We described a case of bilateral diffuse and cluster pigment epithelial detachment associated with DPGN. The point that made this case impressive was its bilateral diffuses and cluster distributions in association with DPGN.

The association of RPE alterations with one type of glomerulonephritis was first reported in 1989 [4].

RPE detachment of retina is a rare clinical presentation in the course of a systemic disease. PED is usually observed as an isolated finding, although, in rare cases, they may also occur in association with other systemic diseases, including renal diseases [2].

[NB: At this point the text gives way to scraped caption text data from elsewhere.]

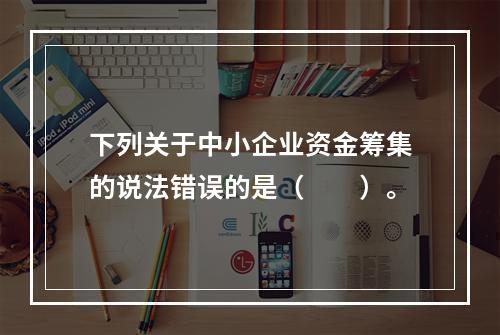 下列关于中小企业资金筹集的说法错误的是（　　）。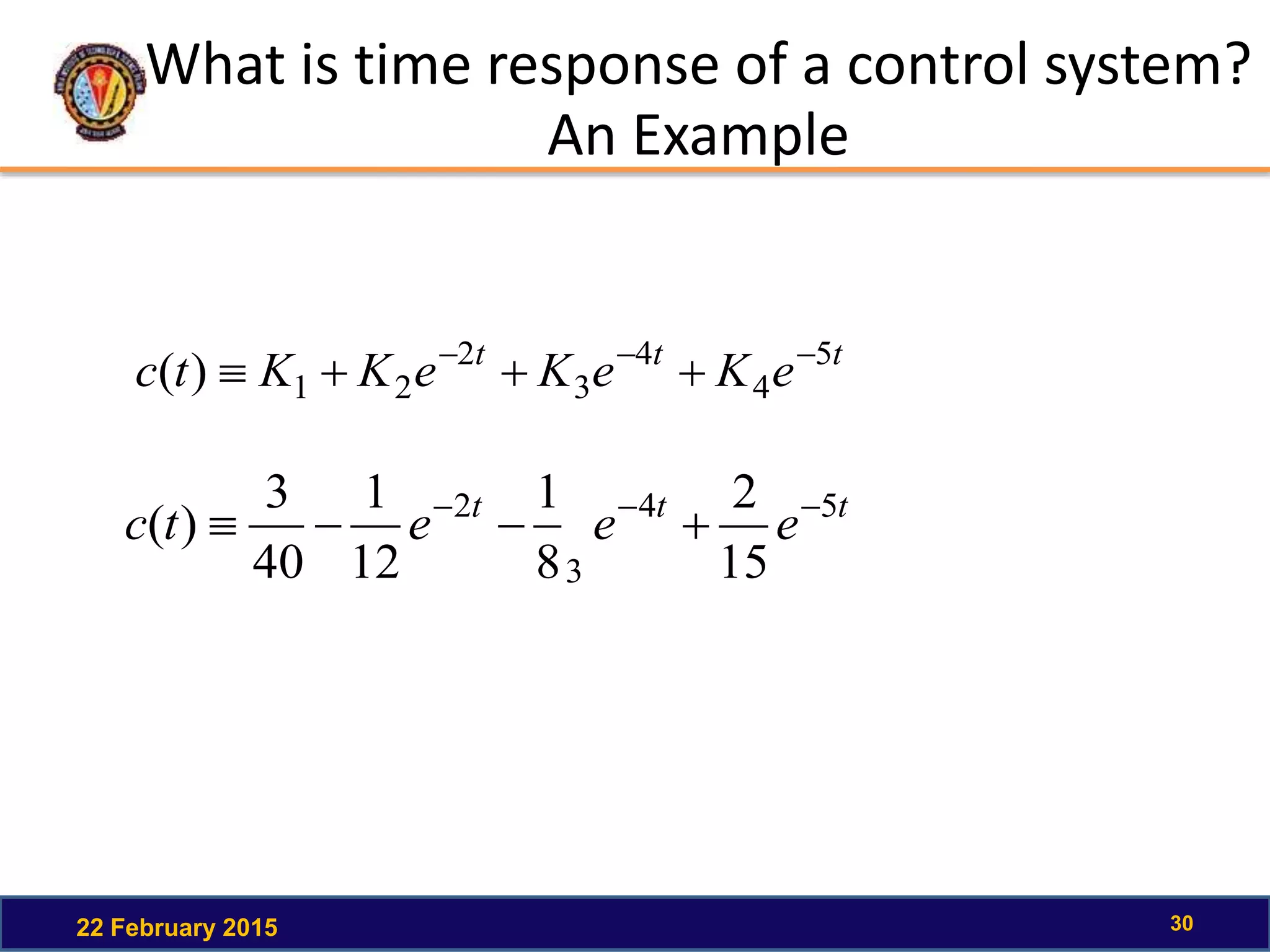 What is time response of a control system?
An Example
22 February 2015 30
ttt
eKeKeKKtc 5
4
4
3
2
21)( 

ttt
eeetc 54
3
2
15
2
8
1
12
1
40
3
)( 


Several hypotheses have been proposed for detachment of RPE resulting from the disintegration of the RPE union with the collagen layer of Bruch’s membrane [1, 5], but the most important reason is alternation in choroidal vascular permeability [3].

A review of the literature reveals several reports describing PED in association with ocular and systemic conditions [2]. Renal causes of PED are thought to originate in the deposition of antibodies on the basement membranes of the RPE and may lead to breakdown and detachment of RPE [2]. PED may also occur in association with serous retinal detachments in hemodialytic patients [6].

Other renal disorders, such as IgA nephropathy, also have been reported in association with RPE detachment of the retina [7].

PED also may occur in the setting of type II membranoproliferative glomerulonephritis (MPGN) with or without serous retinal detachment [8].

It is important to identify the specific nature of detachment of the RPE and to establish an accurate diagnosis [1, 5].

The possible association between KC and PED in patients affected by glomerulonephritis is an important clinical stimulus for paying high attention to the specific characteristics of both anterior and posterior segments, during the ophthalmological examination of this type of patients.

Coexistence of these two distinct disorders in our patient mostly reflects the possible presence of collagen or cellar matrix component disturbance or antibody formation against the eyes and kidneys.

The basement membrane of the RPE joins the Bruch membrane in the hemidesmosome regions, which contains laminin filaments, collagen types IV and V, and proteoglycans [1].

The Bowman layer is composed of type IV collagen, laminin, and other proteins. Beneath the acellular Bowman layer, the corneal stroma is composed of an extracellular matrix formed by collagens and proteoglycans. Type I and type V fibrillar collagens are intertwined with filaments of type VI collagen [3, 9]. Given this situation of the existence of similar components (e.g., collagens) in the pathophysiology of PED and DPGN, our report might suggest a link between these diseases. However, the exact association of such linkages would be better clarified in more immunohistopathological and medical genetics studies.

Since RPE changes have not been observed in all type of GN, the association between renal disease and RPE alternations may help nephrologists make the diagnosis in those presenting with unclassified GN. We thereby suggest the possible linkages between PED and DPGN.

4. Conclusion

The development of PED and KC in individuals with DPGN could be more than a simple incidental event and further study will be performed to confirm this hypothesis. Patients with DPGN should have regular fundus examinations, and follow-up should be conducted by an ophthalmologist who is aware of the possible presence of these diseases.


Earlier version of this work was presented as a poster at XXVII Annual Congress of the Iranian Society of Ophthalmology.

Conflicts of Interest

The authors declare that they have no conflicts of interest.


All authors would like to thank Dr. Eftekhari, consultant pathologist who histologically reviewed the cases, and Dr. Sajadeyeh, who provided clinical information on patient.